* _What you have to do_
Repeat nothing but the line containing "class: Reptilia" and the lines that follow it, up to and including the last line of the data below.

(Records from a dataset)
────────────────────────────────────────
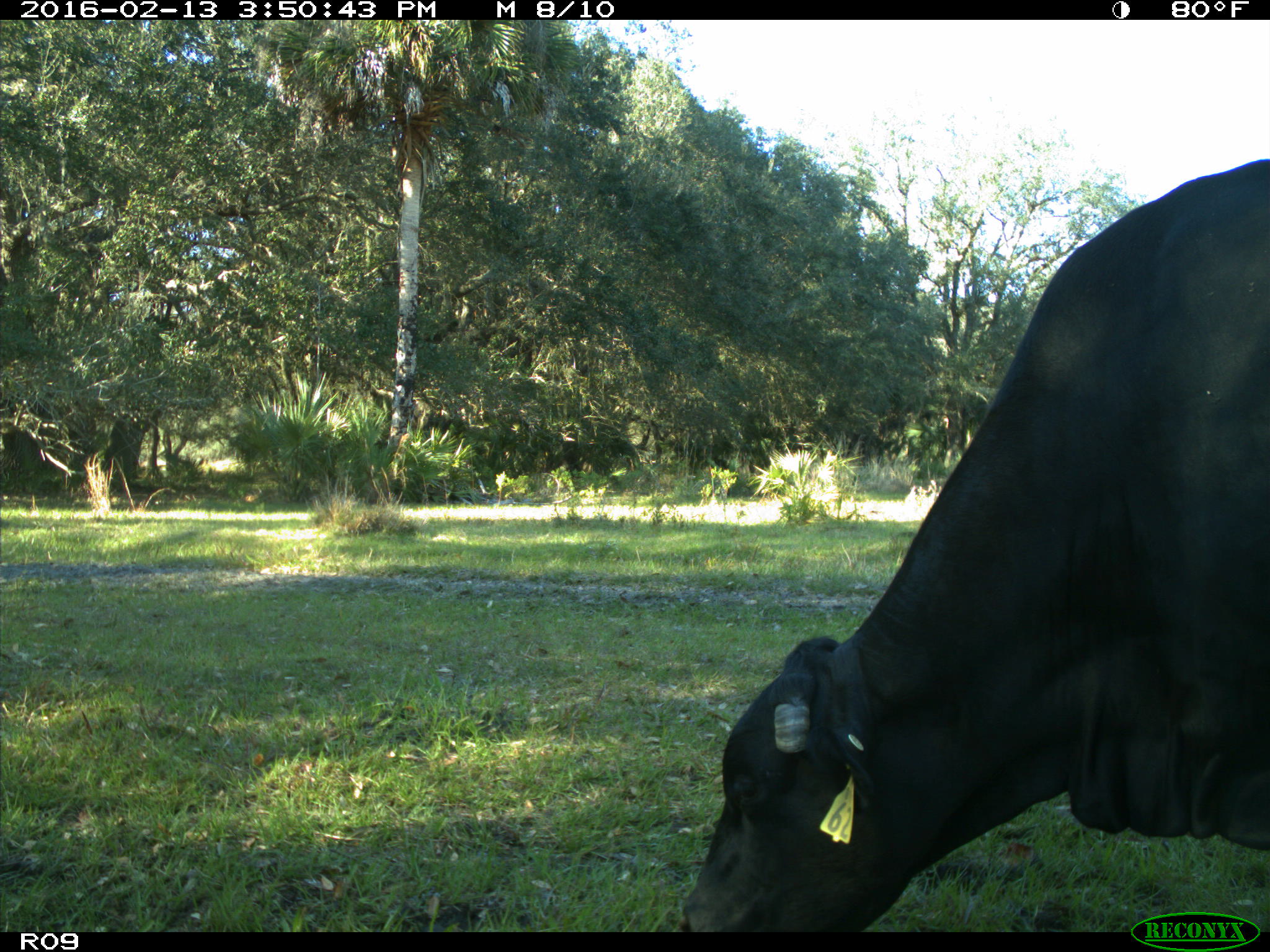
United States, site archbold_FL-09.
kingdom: Animalia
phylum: Chordata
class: Mammalia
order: Artiodactyla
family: Bovidae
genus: Bos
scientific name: Bos taurus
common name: domestic cow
Bos taurus (domestic cow).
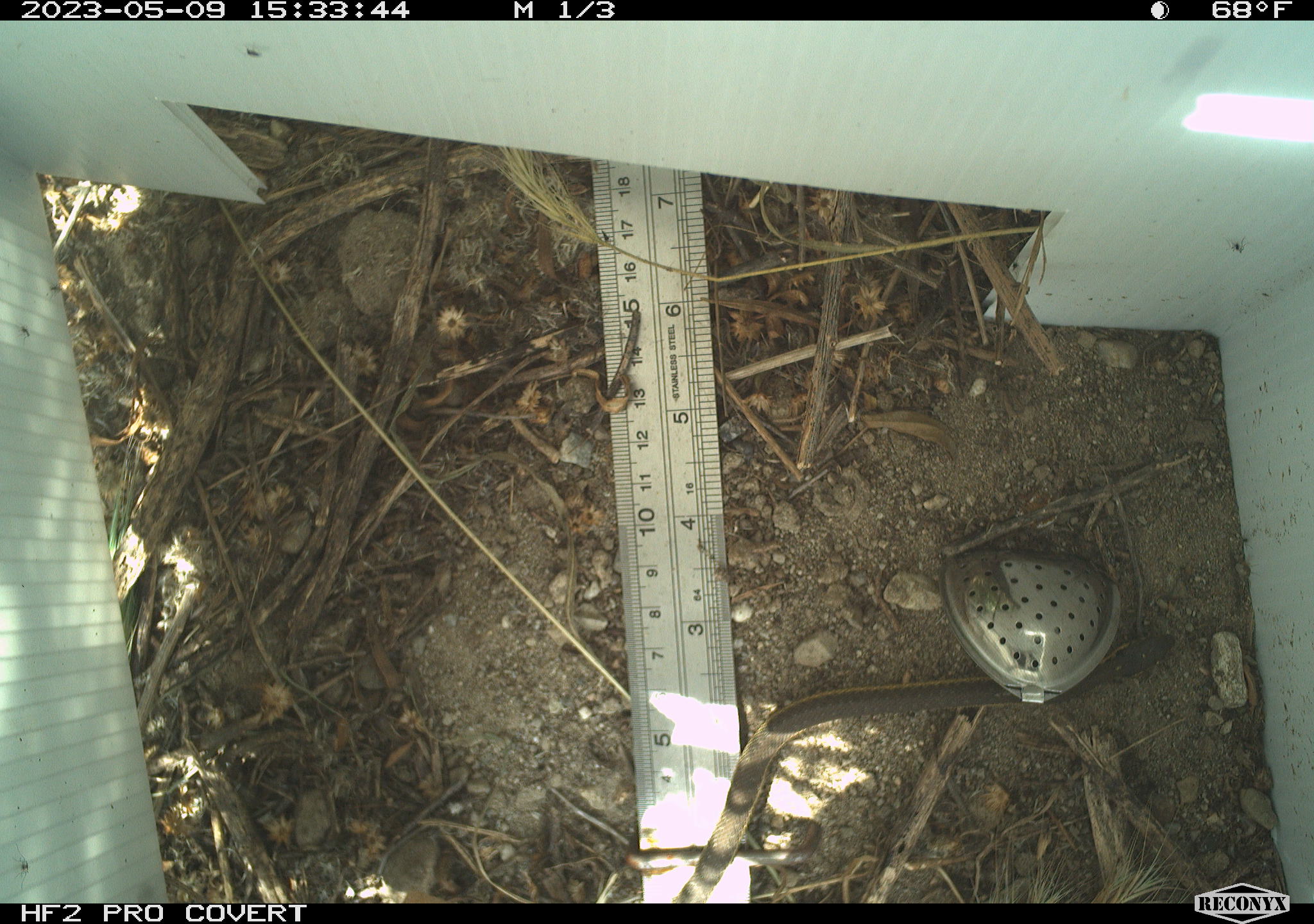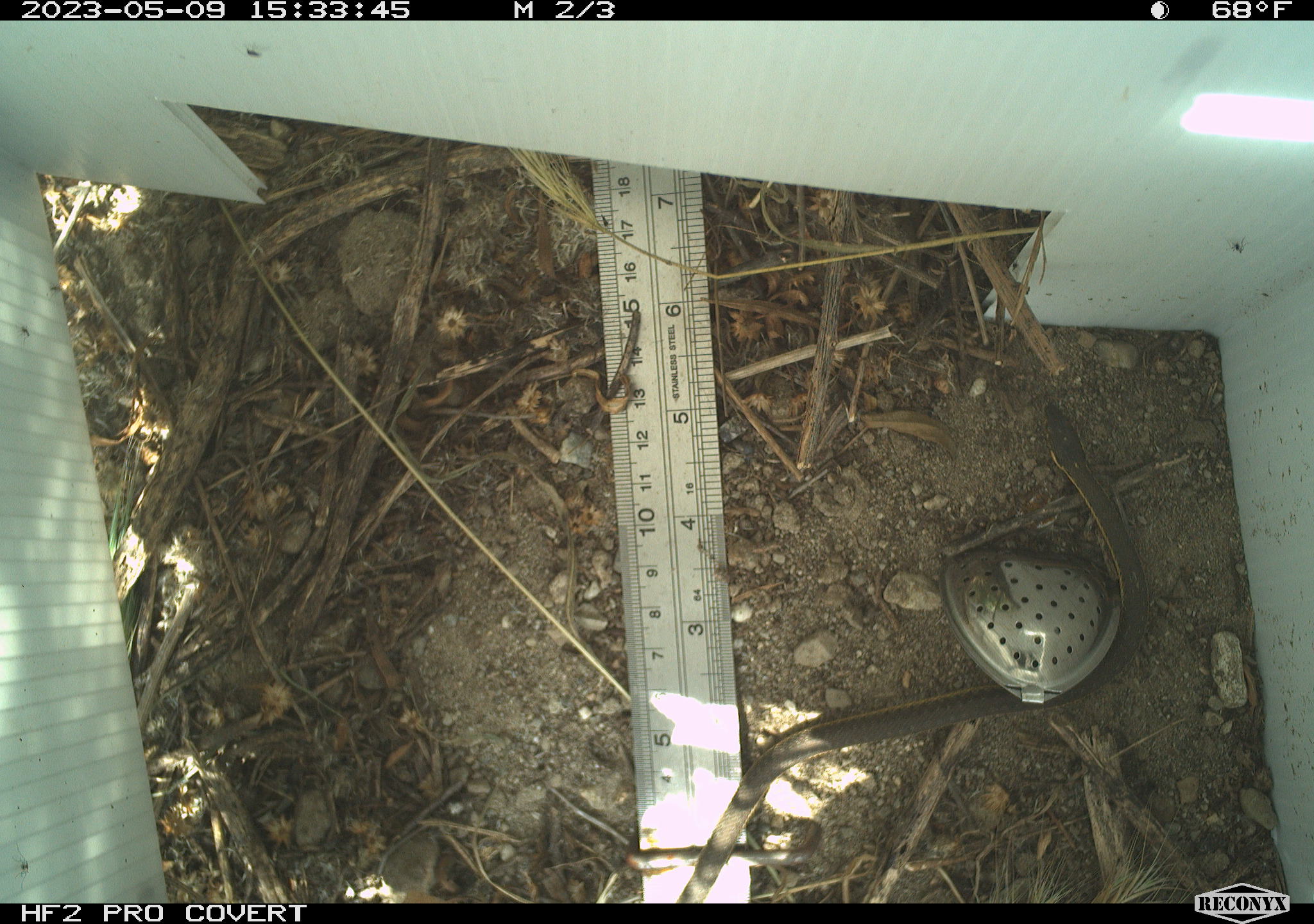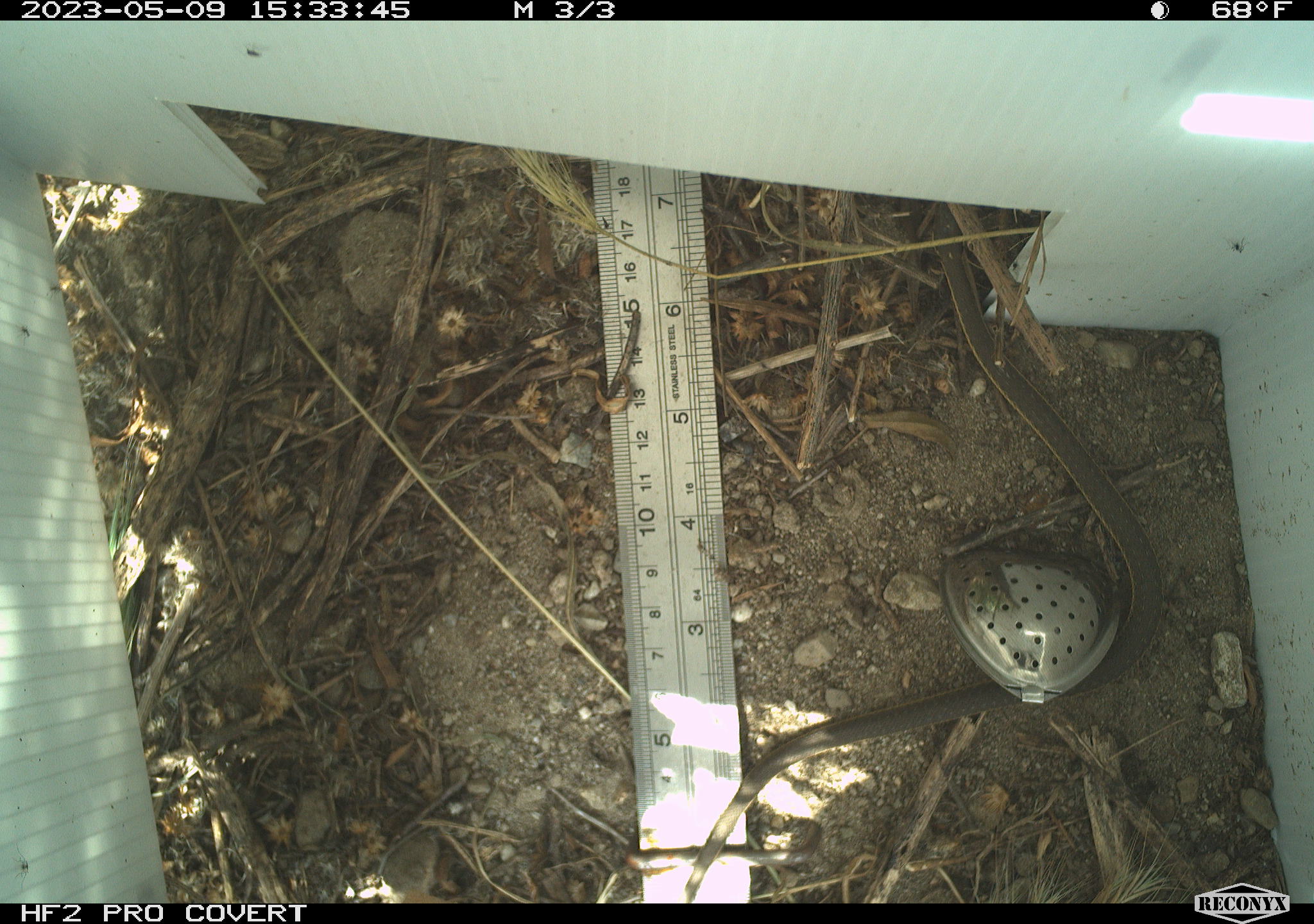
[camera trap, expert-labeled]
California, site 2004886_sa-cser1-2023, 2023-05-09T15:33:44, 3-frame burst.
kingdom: Animalia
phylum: Chordata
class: Reptilia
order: Squamata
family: Colubridae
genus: Thamnophis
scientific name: Thamnophis hammondii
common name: two-striped gartersnake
────────────────────────────────────────
* _Task response_
class: Reptilia
order: Squamata
family: Colubridae
genus: Thamnophis
scientific name: Thamnophis hammondii
common name: two-striped gartersnake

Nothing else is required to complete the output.